Table 8 Comparisons between evolutionary algorithms (KNN) on high-dimensional datasets

As illustrated in Table 8, IG-GA and IBPSO are capable to reach the low classification error rate. However, for this two evolutionary algorithms, the size of the selected feature subset is still rather large. As for DEFS method, it gets a better performance in both of the classification error rate and the feature subset size. Even so, the multi-objective bacteria-inspired based method has a lower classification error rate in most cases than the figure in the DEFS method while using similar numbers of features. On top of that, as a multi-objective method, MOBIFS offers the decision maker different feature selection solutions with different feature subset size simultaneously while other three comparison methods can just only provide solutions with the fixed size of feature numbers.

5 Conclusion

This paper formulates the feature selection problem as a multi-objective problem to minimize the classification error rate and the number of features being selected simultaneously. Then, a novel method to support the task of selecting the best features subset is investigated. Four information communicational strategies are incorporated into the bacteria-inspired algorithm so that every individual is able to exchange information with each other and then use the useful information to guide their search. The principle of the proposed method is to use MOBFO algorithm to select feature subset, and to use the classification algorithm called KNN to evaluate subsets of features.

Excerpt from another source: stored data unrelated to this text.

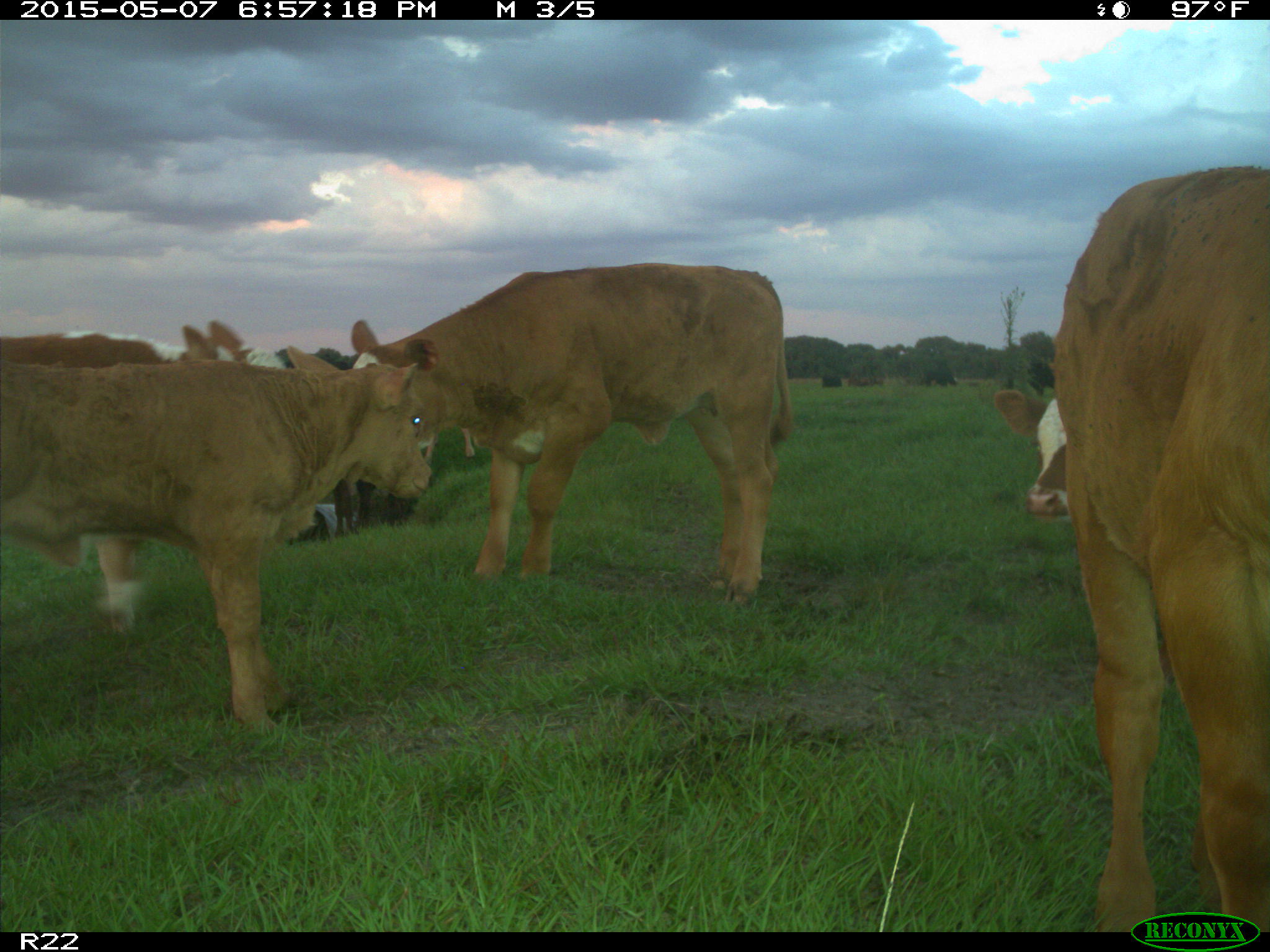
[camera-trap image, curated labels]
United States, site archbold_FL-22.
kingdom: Animalia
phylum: Chordata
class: Mammalia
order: Artiodactyla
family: Bovidae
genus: Bos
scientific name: Bos taurus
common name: domestic cow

Compared with two single-objective algorithms (ERFS, 2SFS) and other two conventional wrapper methods (LFS, GSBS), simulation results on six small datasets demonstrate that the proposed method has high effectiveness and efficiency in most cases. When it comes to the performance in high-dimensional feature selection problems, on ten benchmark datasets, the proposed MOBIFS algorithms with different information exchange mechanisms (Elite Learning, Ring topology, Star topology and Von Neumann topology) are capable of finding the most representative feature subset with fewer features to reach the lower classification error rate. The related experimental results suggest that different strategies are suitable for different kinds of datasets. In addition, two evolutionary algorithms (DEFS, IG-GA, and IBPSO) are also selected as the comparison algorithms. Overall, the simulation results support that the proposed MOBIFS methods outperform other evolutionary algorithms in terms of the classification error rate and the size of the selected feature subsets.

In the proposed method, the number of features is not fixed as the prior studies assumed. Therefore, this approach does not depend on prior knowledge of the datasets. By applying this method to the feature selection problems, decision makers are capable to obtain a series of solutions, each of which gives a clear idea concerning which features are selected and the corresponding classification error. Under this circumstance, decision makers can choose the one that they consider to be most suitable from the solutions obtained. While this study contributes novel insights into the optimization based feature selection method, future research should be undertaken to investigate how the proposed MOBIFS method performs on a diverse range of real-world feature selection problems.